High-throughput identification of receptor–peptide contact residues from PDB/mmCIF structures (Python 3, Biopython, multithreaded)
extract_binding_site.py is a command-line utility that locates all receptor
residues in close contact with peptide chains for any number of PDB/mmCIF
structures (optionally .gz-compressed).
It assumes the largest protein chain is the receptor and treats all other
protein chains as peptides.

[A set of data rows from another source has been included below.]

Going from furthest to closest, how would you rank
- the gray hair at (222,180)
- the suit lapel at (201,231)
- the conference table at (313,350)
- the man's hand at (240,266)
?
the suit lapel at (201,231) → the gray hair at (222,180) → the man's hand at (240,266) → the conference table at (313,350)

Results are written to a single tidy CSV file.
| Key points | |
|---|---|
| Fast & parallel | Uses Python ThreadPoolExecutor; scales to hundreds of structures in minutes |
| Flexible input | Accepts individual files, unix‐style globs, or directories (recurses automatically) |
| Robust parsing | Handles .pdb, .cif, and their .gz versions via Biopython |
| Clean output | Produces a 6-column CSV ready for downstream analysis or visualisation |
| Pure Python 3 | Only external dependencies are biopython, numpy (pulled by Biopython), and tqdm for a neat progress bar |
# 1. Clone the repo
git clone https://github.com/SidSin0809/receptor-peptide-interface-mapper.git
# 2. Install requirements
pip install -r requirements.txt
Quick start
# Example: process all *.pdb files in current & nested folders,
# using 8 threads and a 4 Å cut-off
python extract_binding_site.py "**/*.pdb" \
--cutoff 4.0 \
--threads 8 \
--out peptide_interfaces.csv
CLI options
| Flag | Default | Description |
| ----------- | ------- | -------------------------------------------- |
| `pdb ...` | (none) | File paths, globs, or directories to analyse |
| `--cutoff` | 4.0 | Atom–atom distance threshold (Å) |
| `--threads` | CPU | Number of worker threads (≤ CPU cores) |
| `--out` | csv | Output filename |
Citation If this tool contributes to academic work, please cite:
Singh S. (2025) Receptor–Peptide Interface Mapper. GitHub repository.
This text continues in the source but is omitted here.